Renzi-Conte, teatrino di crisi

Il salto di qualità è nella parola “crisi di governo”, pronunciata da un leader di maggioranza, mentre il premier è allo “storico” Consiglio europeo di Bruxelles. Evoca lo spettro dell’instabilità, l’Italietta delle coalizioni litigiose e dei governi fragili che cambiano con una certa disinvoltura. Racconta spesso Romano Prodi che una volta, dopo il suo primo vertice internazionale, l’allora cancelliere Khol, salutandolo gli chiese: “Chi verrà la prossima volta, al posto suo?”. È la stessa domanda che avrebbero potuto rivolgere a Conte oggi la Merkel o Macron, perché le parole hanno un peso, anche se tattiche, strumentali, funzionali al teatrino nostrano.

L’intervista di Renzi al Pais squaderna comunque una crisi sostanziale e, con essa, l’immagine di un premier allo sbaraglio in un contesto internazionale anche con una certa personale responsabilità, propria di chi ha coltivato più la prassi del rinvio che soluzione dei nodi politici che, non da oggi, attanagliano la sua maggioranza. È vero: le parole del leader di Italia viva non sono dissimili da quelle pronunciate al Senato qualche giorno fa. Però l’enfatica riproposizione, con toni quasi da opposizione in questa giornata, in questo contesto, e dopo che il premier sostanzialmente sulla cabina di regia ha ingranato la retromarcia, dicendosi pronto a ridiscutere tutto, rivelano che la questione va ben oltre il barocco strumento di tecnici e consulenti pensato per gestire il Recovery.

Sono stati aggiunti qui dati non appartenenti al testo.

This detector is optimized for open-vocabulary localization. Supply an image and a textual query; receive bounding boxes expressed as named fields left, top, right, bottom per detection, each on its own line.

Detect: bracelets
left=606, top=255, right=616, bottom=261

Insomma, il problema è la regia più che la cabina. Perché la situazione è, tecnicamente, fuori controllo, in una situazione in cui tutti gli attori sono in una sorta di overdose. Chi ha parlato con Renzi ha avuto la sensazione che sia gasato come nei momenti migliori, determinato, per nulla intenzionato a chiuderla in tempi brevi, perché “così non si va avanti” e il punto è tutto politico: o Conte accetta un chiarimento vero oppure andrà fino in fondo. I Cinque stelle, partito ancora di maggioranza relativa in overdose da confusione, avvitati in una discussione interna iniziata ad agosto e non conclusa neanche a Natale, tra fronde espliciti e implicito compiacimento da parte di chi non è al governo per il rosolamento di Conte. Il Pd in overdose letargica, intesa come mediazione a oltranza, tra proposte di “canali di dialogo” e suggerimenti di collegialità, che paventa il voto anticipato come deterrente nei confronti di Renzi.